Holistic, integrated care models improve care gaps, costs

Although there are many potential interpretations of the term, one aspect of patient-centered care means providers must take a holistic approach to care that addresses mental, spiritual and physical health, according to a column in Hospitals & Health Networks.

Care management generally falls under one of three models, all of which are generally siloed from one another, write Alan Spiro, M.D., co-founder of patient experience firm Accolade, and Adam Perlman, M.D., associate vice president for health and wellness at Duke University Health System:

Biomedical, which treats disease as it appears using evidence-based medicine and is generally physician-centered and episodic

Integrative medicine, which involves a “whole-person” model of the type endorsed by the American Hospital Association, and tends to emphasize proactive healthcare and patient-provider partnerships

Assistance, a model based on the need for personalized care that factors in contextual aspects of individual patients’ lives such as social and economic status.

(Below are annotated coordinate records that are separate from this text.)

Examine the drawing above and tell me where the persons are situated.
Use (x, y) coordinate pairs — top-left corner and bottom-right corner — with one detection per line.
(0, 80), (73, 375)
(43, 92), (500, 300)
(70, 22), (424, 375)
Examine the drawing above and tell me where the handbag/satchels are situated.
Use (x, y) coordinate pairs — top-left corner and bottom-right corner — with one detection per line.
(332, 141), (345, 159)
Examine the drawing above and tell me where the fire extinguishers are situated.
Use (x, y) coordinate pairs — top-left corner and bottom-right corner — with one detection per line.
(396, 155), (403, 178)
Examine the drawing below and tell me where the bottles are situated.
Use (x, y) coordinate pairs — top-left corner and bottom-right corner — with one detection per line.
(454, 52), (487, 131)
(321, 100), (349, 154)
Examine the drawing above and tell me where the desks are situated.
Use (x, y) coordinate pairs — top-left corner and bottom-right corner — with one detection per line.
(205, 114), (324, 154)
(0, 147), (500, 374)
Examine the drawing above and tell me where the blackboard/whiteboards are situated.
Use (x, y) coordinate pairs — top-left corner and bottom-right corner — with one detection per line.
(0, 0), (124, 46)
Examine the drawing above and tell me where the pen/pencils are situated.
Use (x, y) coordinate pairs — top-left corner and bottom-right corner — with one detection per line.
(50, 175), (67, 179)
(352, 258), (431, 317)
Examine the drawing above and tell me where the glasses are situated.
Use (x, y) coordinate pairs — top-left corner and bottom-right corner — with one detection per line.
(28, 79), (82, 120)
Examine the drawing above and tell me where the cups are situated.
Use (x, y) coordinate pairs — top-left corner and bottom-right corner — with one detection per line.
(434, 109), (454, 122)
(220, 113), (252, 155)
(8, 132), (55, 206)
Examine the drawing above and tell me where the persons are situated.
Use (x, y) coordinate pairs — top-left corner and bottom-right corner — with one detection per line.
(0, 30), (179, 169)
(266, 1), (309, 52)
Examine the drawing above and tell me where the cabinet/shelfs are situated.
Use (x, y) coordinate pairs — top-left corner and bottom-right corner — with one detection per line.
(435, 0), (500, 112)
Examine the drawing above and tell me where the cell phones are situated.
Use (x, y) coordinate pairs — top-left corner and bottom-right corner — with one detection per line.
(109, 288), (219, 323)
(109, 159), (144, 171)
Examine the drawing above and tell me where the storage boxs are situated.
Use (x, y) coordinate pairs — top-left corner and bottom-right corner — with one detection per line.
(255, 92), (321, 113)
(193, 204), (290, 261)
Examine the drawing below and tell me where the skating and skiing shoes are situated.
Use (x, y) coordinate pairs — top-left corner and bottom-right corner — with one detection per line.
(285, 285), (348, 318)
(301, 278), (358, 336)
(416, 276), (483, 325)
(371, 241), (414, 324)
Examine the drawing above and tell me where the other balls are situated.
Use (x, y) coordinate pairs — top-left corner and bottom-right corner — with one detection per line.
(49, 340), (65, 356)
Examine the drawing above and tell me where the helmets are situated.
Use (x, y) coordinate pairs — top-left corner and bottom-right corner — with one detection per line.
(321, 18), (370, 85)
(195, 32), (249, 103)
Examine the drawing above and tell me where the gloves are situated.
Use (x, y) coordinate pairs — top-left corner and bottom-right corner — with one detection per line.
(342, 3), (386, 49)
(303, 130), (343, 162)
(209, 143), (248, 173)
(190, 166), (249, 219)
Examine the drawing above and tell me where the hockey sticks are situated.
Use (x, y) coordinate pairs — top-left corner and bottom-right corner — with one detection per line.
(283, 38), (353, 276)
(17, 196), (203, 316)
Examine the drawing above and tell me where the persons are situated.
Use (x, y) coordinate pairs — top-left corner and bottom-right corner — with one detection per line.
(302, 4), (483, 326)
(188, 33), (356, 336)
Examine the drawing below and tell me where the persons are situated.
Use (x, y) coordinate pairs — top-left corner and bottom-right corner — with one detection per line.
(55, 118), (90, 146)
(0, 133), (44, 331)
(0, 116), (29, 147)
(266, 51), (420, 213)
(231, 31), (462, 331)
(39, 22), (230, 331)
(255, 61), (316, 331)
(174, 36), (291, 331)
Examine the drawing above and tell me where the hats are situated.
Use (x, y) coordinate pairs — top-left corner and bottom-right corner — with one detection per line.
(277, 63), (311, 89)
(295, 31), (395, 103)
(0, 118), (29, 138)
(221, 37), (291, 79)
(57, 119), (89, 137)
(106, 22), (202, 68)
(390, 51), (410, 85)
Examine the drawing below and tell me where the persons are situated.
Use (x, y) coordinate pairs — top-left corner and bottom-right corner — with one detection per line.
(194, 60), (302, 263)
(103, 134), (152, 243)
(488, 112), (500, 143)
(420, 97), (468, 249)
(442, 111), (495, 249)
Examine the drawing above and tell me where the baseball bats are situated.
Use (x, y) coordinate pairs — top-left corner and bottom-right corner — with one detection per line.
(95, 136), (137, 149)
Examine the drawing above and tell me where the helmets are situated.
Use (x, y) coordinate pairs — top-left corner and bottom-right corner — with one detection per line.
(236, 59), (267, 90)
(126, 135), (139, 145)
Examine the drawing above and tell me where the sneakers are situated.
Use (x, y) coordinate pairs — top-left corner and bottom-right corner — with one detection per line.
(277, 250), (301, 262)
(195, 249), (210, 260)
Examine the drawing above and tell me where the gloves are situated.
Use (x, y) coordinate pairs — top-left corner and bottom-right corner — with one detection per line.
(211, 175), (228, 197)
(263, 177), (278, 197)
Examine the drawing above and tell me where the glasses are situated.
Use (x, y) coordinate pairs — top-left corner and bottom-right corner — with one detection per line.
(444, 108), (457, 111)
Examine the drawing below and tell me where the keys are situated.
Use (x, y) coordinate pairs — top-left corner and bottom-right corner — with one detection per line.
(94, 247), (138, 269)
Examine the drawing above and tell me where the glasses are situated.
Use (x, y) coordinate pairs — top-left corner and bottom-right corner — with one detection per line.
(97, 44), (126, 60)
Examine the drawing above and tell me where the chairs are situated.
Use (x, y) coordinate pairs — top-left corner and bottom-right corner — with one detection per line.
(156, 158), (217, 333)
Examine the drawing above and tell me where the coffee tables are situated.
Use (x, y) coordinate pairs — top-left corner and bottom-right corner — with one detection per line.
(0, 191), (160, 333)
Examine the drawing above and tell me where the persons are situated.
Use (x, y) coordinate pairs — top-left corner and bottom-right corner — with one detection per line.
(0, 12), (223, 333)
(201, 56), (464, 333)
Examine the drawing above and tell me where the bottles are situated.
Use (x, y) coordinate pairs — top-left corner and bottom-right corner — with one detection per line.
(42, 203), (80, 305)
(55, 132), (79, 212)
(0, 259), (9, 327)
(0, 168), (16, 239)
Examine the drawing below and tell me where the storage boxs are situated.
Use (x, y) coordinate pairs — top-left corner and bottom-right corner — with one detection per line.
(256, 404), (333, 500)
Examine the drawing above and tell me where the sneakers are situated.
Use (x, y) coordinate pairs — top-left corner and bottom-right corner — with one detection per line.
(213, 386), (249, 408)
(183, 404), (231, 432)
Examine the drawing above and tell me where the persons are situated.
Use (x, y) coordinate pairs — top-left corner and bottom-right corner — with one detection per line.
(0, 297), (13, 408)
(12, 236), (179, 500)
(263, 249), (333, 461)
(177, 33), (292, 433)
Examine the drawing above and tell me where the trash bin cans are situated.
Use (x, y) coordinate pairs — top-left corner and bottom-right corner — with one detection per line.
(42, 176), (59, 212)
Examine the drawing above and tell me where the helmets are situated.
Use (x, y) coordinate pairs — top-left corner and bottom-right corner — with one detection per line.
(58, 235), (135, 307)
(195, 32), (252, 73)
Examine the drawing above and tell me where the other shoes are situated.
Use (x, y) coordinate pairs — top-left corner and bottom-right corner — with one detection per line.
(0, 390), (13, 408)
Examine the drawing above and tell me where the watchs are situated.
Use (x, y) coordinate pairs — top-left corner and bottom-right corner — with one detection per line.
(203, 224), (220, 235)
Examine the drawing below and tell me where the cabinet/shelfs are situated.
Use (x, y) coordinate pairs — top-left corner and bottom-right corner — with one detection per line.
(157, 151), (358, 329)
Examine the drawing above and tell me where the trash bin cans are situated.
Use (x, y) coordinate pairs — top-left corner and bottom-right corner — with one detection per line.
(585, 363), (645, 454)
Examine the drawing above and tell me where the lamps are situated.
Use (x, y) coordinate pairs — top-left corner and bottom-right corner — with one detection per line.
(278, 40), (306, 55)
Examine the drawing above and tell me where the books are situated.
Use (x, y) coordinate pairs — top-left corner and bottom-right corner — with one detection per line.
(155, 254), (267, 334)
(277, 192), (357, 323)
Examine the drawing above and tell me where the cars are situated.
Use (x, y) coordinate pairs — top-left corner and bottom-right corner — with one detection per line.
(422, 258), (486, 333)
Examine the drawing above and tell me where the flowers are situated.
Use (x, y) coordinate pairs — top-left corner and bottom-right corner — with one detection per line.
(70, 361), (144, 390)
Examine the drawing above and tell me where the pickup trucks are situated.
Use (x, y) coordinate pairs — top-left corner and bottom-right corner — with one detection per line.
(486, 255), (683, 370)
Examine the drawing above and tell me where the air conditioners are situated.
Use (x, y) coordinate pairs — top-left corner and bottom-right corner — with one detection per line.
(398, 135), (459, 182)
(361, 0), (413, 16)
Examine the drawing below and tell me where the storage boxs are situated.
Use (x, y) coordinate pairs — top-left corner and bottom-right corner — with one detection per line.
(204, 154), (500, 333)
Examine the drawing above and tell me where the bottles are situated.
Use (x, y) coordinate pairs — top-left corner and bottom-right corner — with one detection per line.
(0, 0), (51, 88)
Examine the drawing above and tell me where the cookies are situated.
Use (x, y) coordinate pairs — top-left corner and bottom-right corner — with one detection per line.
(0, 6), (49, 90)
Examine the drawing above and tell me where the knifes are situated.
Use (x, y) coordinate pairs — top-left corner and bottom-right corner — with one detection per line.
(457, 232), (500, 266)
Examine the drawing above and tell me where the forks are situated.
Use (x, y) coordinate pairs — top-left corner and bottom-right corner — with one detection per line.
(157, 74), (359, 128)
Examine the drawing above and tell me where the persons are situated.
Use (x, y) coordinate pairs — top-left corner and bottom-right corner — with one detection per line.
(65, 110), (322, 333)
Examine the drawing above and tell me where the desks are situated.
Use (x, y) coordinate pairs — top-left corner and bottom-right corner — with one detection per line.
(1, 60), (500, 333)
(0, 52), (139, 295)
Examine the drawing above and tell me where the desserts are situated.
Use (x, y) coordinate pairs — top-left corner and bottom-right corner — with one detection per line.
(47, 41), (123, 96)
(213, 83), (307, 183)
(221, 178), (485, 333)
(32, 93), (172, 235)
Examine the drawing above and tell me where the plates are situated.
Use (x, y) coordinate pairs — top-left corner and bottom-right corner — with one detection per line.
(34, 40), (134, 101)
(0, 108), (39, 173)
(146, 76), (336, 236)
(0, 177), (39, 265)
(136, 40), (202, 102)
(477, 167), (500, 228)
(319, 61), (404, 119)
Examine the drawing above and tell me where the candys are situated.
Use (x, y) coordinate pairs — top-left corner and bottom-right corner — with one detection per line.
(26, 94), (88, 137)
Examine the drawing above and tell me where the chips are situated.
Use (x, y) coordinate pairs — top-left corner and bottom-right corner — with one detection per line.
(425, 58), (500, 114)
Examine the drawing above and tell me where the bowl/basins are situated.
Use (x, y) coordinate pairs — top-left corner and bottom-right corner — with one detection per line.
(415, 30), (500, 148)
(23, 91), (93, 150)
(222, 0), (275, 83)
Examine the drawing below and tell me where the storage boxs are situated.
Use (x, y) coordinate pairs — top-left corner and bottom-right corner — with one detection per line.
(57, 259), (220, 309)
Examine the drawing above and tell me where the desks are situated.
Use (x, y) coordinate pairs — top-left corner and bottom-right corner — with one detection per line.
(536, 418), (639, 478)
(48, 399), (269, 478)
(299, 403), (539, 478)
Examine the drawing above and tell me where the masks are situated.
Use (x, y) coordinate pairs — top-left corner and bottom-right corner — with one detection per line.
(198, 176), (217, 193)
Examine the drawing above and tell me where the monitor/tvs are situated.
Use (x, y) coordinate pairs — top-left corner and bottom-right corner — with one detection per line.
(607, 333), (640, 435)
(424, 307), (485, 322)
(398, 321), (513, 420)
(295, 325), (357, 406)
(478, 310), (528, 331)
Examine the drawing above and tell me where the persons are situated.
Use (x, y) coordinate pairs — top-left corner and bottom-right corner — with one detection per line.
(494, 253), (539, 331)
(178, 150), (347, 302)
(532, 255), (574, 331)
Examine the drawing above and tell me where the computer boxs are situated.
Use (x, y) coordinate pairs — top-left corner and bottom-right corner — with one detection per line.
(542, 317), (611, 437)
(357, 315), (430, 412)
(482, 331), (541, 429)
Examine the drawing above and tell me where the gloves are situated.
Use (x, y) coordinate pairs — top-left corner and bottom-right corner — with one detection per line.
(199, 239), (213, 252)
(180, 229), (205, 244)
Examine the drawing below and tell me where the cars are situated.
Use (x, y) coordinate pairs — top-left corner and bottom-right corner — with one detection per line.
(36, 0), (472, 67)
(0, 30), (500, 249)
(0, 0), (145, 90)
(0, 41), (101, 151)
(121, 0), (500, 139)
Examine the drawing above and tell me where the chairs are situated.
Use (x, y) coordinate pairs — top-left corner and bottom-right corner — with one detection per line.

But the ideal model for both cost savings and outcomes will incorporate aspects of all three, according to Spiro and Perlman. An integrated, holistic model will incorporate patients’ needs and sociodemographic profiles, which in turn enables healthcare providers to target their specific emotional, physical, spiritual or logistical needs.

Providers can then close care gaps, develop more effective treatment plans and improve patient safety through better communication, according to the article.